Bob Pfohl
- Pfohl, 1948

No. 85
- Position: Back

Personal information
- Born: May 21, 1926 Vincennes, Indiana, U.S.
- Died: May 11, 1996 (aged 69) Lafayette, Indiana, U.S.
- Listed height: 6 ft 0 in (1.83 m)
- Listed weight: 200 lb (91 kg)

Career information
- High school: Goshen (IN)
- College: Purdue (1944, 1946); United States Merchant Marine Academy (1945);
- NFL draft: 1948: 7th round, 46th overall pick

Career history
- Baltimore Colts (1948-1949);

Career AAFC statistics
- Rushing yards: 660
- Rushing average: 3.8
- Receptions: 20
- Receiving yards: 196
- Total touchdowns: 8
- Stats at Pro Football Reference

= Bob Pfohl =

American football player (1926–1996)

Robert Stormont Anderson "Stormy" Pfohl (May 21, 1926 – May 11, 1996) was an American football player who played at the back position.

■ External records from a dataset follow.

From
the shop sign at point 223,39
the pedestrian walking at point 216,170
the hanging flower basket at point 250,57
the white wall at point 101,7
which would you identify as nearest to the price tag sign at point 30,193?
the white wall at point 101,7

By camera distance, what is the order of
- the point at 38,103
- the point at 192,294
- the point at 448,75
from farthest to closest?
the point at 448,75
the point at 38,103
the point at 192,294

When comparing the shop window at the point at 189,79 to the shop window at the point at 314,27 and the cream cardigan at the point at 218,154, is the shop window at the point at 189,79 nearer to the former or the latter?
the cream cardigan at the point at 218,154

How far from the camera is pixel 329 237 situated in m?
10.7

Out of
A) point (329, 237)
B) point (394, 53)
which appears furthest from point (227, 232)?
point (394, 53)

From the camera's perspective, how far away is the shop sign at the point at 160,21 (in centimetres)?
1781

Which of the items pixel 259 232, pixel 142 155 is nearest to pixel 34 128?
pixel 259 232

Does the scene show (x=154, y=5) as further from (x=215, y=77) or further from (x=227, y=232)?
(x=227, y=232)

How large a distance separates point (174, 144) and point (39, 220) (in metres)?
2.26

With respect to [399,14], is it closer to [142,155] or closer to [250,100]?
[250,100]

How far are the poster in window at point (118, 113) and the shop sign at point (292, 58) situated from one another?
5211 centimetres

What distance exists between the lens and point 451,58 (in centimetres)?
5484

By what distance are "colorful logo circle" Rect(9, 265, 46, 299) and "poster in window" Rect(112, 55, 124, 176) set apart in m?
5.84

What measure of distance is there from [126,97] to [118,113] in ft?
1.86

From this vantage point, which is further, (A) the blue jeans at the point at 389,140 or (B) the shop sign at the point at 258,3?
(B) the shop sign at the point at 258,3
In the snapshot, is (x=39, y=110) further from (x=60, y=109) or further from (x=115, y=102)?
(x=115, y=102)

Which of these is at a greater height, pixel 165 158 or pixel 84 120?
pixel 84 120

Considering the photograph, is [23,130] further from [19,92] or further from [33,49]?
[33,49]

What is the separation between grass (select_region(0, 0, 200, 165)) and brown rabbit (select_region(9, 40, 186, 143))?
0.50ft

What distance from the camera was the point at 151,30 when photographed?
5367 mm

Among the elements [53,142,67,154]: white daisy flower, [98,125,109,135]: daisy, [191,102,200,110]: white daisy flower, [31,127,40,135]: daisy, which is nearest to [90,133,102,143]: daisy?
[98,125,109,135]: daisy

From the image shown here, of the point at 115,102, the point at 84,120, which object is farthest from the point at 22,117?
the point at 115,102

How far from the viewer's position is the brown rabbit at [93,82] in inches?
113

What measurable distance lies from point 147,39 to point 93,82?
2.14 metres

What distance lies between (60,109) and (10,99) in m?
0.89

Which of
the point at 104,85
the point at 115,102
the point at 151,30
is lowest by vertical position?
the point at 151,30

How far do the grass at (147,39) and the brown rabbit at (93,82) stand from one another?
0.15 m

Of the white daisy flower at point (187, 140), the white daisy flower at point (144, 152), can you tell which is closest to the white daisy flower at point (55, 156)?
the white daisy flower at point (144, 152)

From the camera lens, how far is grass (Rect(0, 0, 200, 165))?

A native of Vincennes, Indiana, he attended Goshen High School and later played college football for the United States Merchant Marine Academy and the Purdue Boilermakers.

He was selected by the New York Giants in the seventh round (46th overall pick) of the 1948 NFL draft. He opted instead to play in the All-America Football Conference (AAFC) for the Baltimore Colts during the 1948 and 1949 seasons. He appeared in a total of 26 AAFC games, 21 as a starter. In one of his first professional games, he scored three touchdowns, including a 92-yard punt return.

After retiring as a player, he served as head football coach at Marion High School in 1950 and 1951. He also worked for the Bell Fibre Corp for 30 years, retiring in 1980 as vice president of sales. He was inducted into the Indiana Football Hall of Fame in 1986. He died in 1996 at age 69.